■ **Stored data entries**
○ ○ ○ ○

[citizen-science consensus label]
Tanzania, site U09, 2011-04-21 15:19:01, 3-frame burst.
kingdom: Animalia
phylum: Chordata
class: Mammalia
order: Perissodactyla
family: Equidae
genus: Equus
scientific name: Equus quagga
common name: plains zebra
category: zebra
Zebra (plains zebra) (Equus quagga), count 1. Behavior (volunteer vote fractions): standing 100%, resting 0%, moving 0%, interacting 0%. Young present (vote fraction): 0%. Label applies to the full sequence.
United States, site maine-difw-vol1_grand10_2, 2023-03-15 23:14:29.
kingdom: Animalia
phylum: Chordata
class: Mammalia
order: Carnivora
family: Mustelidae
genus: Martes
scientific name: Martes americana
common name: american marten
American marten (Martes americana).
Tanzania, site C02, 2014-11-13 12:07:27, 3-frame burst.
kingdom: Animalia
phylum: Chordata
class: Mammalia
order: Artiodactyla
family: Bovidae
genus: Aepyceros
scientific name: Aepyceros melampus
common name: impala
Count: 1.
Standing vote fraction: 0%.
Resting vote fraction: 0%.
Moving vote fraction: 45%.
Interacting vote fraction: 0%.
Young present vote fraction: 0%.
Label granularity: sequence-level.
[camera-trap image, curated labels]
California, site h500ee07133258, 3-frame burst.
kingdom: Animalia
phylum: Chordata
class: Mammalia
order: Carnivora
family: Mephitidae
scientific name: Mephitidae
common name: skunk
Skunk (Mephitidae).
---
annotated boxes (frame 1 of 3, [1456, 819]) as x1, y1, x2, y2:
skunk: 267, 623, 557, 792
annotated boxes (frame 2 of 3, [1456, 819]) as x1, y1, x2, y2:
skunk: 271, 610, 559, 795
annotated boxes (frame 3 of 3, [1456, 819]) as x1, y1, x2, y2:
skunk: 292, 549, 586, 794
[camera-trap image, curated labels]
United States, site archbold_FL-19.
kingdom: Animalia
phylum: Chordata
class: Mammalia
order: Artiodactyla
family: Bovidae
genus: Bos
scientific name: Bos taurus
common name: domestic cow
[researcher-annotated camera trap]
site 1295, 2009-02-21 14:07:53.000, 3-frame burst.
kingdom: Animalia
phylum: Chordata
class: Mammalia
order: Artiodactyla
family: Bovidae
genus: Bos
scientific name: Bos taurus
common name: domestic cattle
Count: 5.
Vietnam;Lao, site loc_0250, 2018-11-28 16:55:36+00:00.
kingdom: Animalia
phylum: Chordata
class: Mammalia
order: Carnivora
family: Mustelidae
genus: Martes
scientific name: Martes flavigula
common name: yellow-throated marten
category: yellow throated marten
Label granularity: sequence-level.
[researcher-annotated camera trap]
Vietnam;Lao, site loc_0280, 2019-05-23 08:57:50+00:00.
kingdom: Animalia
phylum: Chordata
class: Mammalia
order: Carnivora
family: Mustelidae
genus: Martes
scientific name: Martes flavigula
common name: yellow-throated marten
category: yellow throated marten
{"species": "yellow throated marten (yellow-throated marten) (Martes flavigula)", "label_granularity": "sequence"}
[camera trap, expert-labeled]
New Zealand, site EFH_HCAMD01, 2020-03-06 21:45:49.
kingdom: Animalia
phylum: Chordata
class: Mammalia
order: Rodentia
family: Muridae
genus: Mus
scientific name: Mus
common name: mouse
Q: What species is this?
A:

○ ○ ○ ○

■ **AIM OF THE TASK**
Given the records above, return exactly the lines starting at the line containing "family: Equidae" and ending at the line containing "Tanzania, site C02, 2014-11-13", including both.

■ **RESULT FOR THIS TASK**
family: Equidae
genus: Equus
scientific name: Equus quagga
common name: plains zebra
category: zebra
Zebra (plains zebra) (Equus quagga), count 1. Behavior (volunteer vote fractions): standing 100%, resting 0%, moving 0%, interacting 0%. Young present (vote fraction): 0%. Label applies to the full sequence.
United States, site maine-difw-vol1_grand10_2, 2023-03-15 23:14:29.
kingdom: Animalia
phylum: Chordata
class: Mammalia
order: Carnivora
family: Mustelidae
genus: Martes
scientific name: Martes americana
common name: american marten
American marten (Martes americana).
Tanzania, site C02, 2014-11-13 12:07:27, 3-frame burst.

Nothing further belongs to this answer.